Ingo went on to describe how the BKL works, how it differs from other locking mechanisms, and why this complicates removing it permanently from the kernel. He noted that the various dependencies of the lock are lost in the haze of 15 years of code changes, "all this has built up to a kind of Fear, Uncertainty and Doubt about the BKL: nobody really knows it, nobody really dares to touch it and code can break silently and subtly if BKL locking is wrong." He then suggested "changing the rules of the game", creating a "kill-the-BKL" branch which "turns the BKL into an ordinary albeit somewhat big mutex, with a quirky lock/unlock interface called 'lock_kernel()' and 'unlock_kernel()'."

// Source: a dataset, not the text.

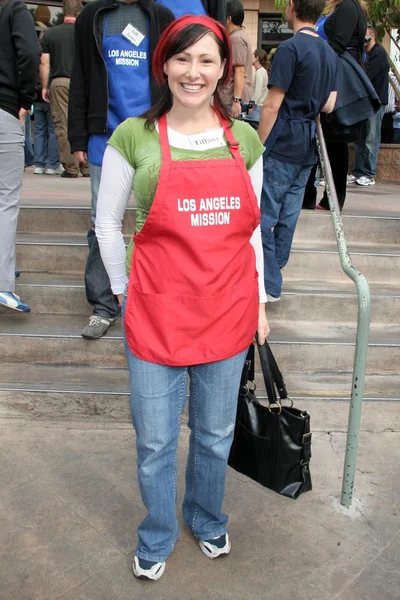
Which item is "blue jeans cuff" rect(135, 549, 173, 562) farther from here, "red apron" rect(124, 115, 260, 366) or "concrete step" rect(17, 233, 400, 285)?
"concrete step" rect(17, 233, 400, 285)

Ingo noted that the new tree already uncovered a serious regression in the kernel, and continued:
"Once this tree stabilizes, elimination of the BKL can be done the usual and well-known way of eliminating big locks: by pushing it down into subsystems and replacing it with subsystem locks, and splitting those locks and eliminating them. We've done this countless times in the past and there are lots of capable developers who can attack such problems."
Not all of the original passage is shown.